Anna si batté una mano sulla fronte e ridacchiò, mettendo comunque a bollire l’acqua. “Allora l’inglese sono io, a quanto pare” osservò, voltandosi nella mia direzione.

Risi e le feci una linguaccia.

“Caffè?” chiese ancora.

“Sì, diamine! Un bell’Espresso!”

La mia amica si mise all’opera e io mi guardai intorno, notando l’arredamento modesto ma comunque accogliente; tutti i mobili erano di legno chiaro, mentre le pareti color pesca ospitavano qualche quadretto rappresentante astrattismi.

Una domanda mi occupò improvvisamente la mente e mi voltai di scatto verso Anna, trovandola appoggiata con la schiena contro il frigorifero, intenta a fissare la piccola caffettiera rossa.

“Anna.”

“Sì?”

“Vivi ancora da sola, vero?” domandai.

La mia amica sorrise, ma non distolse lo sguardo dal punto che stava osservando.

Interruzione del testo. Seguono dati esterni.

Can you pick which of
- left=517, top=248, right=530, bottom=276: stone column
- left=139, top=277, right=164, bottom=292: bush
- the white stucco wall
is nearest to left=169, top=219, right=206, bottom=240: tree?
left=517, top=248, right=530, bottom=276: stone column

Cosa mi stava nascondendo? Non è che forse…

“Sai, in realtà… Giorgio si è trasferito da me circa un mese fa.”

Cosa? Io non ne sapevo niente! E ora stavo deliberatamente invadendo i loro spazi, proprio nel momento in cui Anna e il suo ragazzo avevano appena intrapreso un’esperienza importante come la convivenza.

“Ma Eli, non ti preoccupare!” si affrettò ad aggiungere, notando la mia espressione dopo aver sollevato il viso. Mi si avvicinò e proseguì: “Tu sei e sarai sempre la ben venuta a casa mia, perciò smettila di pensare di arrecare disturbo.”

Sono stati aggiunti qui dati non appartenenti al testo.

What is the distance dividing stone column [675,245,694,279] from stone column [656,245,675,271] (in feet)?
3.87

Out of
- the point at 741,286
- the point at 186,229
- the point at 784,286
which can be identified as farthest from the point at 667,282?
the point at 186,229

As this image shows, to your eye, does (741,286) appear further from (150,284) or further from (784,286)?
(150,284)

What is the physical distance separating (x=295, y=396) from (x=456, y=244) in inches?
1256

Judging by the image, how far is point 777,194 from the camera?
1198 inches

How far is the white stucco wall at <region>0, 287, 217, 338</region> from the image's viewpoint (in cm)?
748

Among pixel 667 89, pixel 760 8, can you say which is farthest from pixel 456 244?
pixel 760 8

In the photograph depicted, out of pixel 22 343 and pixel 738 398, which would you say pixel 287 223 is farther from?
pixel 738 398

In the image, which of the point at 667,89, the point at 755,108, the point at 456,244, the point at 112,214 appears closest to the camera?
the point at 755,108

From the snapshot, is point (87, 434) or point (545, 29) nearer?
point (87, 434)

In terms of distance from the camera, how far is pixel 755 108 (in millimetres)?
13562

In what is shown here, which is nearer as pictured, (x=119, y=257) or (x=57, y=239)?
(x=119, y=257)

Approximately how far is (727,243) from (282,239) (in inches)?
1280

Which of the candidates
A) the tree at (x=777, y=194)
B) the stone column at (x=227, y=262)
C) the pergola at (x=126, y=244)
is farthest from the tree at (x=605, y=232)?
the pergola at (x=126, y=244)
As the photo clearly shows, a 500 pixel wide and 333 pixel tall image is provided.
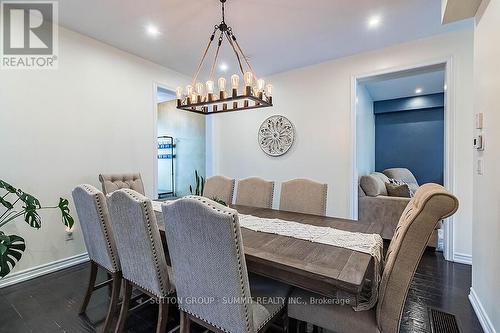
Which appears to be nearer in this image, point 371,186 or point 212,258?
point 212,258

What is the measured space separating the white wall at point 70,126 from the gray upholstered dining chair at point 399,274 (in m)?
3.01

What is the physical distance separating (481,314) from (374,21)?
2890 mm

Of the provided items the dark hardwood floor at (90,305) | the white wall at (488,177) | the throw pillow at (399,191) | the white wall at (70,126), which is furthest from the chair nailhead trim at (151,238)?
the throw pillow at (399,191)

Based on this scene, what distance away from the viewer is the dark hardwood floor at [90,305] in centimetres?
181

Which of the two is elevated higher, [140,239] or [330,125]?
[330,125]

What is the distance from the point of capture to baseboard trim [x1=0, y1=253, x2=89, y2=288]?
2390mm

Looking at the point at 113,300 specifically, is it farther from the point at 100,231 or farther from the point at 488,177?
the point at 488,177

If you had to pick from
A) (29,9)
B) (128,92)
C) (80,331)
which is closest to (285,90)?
(128,92)

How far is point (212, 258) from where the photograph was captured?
1085mm

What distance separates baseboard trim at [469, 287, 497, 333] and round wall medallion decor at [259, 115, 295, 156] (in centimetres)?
281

Spalancai la bocca per dire qualcosa.

“Non essere sorpresa, ti conosco” dichiarò, con tono divertito.

Intanto la caffettiera e il bollitore presero a rumoreggiare nello stesso istante, come se si fossero messi d’accordo.

Sorrisi ad Anna e lei si affrettò a spegnere tutto e a versarmi il liquido nero che tanto amavo in una tazzina.

“Ecco a te!” disse, posandomela accanto assieme alla zuccheriera color porpora, abbinata alla caffettiera. “Ben tornata a casa.”

 

“E così sei fuggita da Londra per amore” riassunse Anna, mentre stavamo accoccolate sul divano.

Le avevo appena raccontato ogni singola cosa e lei era stata ad ascoltarmi con attenzione e comprensione, come se ci fossimo viste appena il giorno precedente.

“Sì.” Le posai la testa sulla spalle e lei mi avvolse in un abbraccio.

“Sei sicura di aver compiuto la scelta giusta?”

“Sinceramente non lo so. Cioè, per i ragazzi è meglio così, ma è logico che io soffra per la drasticità del mio gesto. Ho tagliato i ponti in quattro e quattr’otto e ora mi sento vuota.” Ero sincera, con Anna era inutile fingere.

“Capisco. Sono d’accordo con la tua scelta, Elisa.”

Annuii. “Lo immaginavo.”

“Per come ti conosco, non saresti stata in grado di scegliere.”

Chiusi gli occhi e sospirai. “Già. Sono una bambina.”

Anna ridacchiò, tirandomi una ciocca di capelli. “Sì, sei la mia bambina.”